### Exercise details
Leave the pictures out and repeat the rest of the data below exactly.

### Data records
§ §
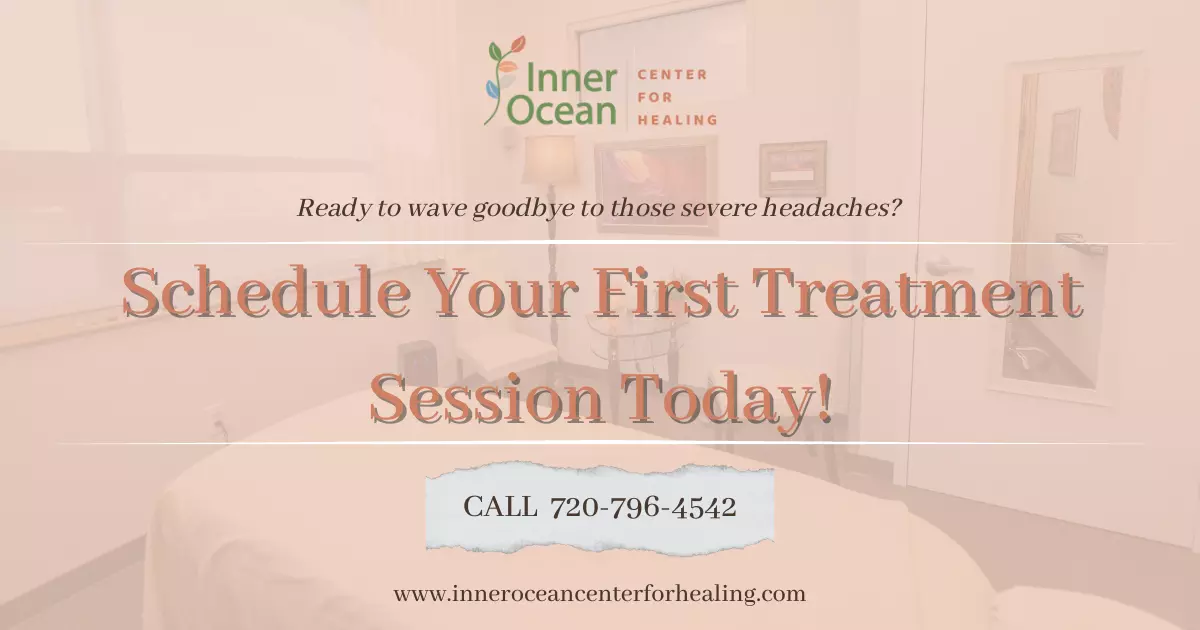 Inner Ocean CENTER FOR HEALING

Ready to wave goodbye to those severe headaches?

Schedule Your First Treatment Session Today!

CALL 720-796-4542

www.inneroceancenterforhealing.com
§ §
### Exercise response
 Inner Ocean CENTER FOR HEALING

Ready to wave goodbye to those severe headaches?

Schedule Your First Treatment Session Today!

CALL 720-796-4542

www.inneroceancenterforhealing.com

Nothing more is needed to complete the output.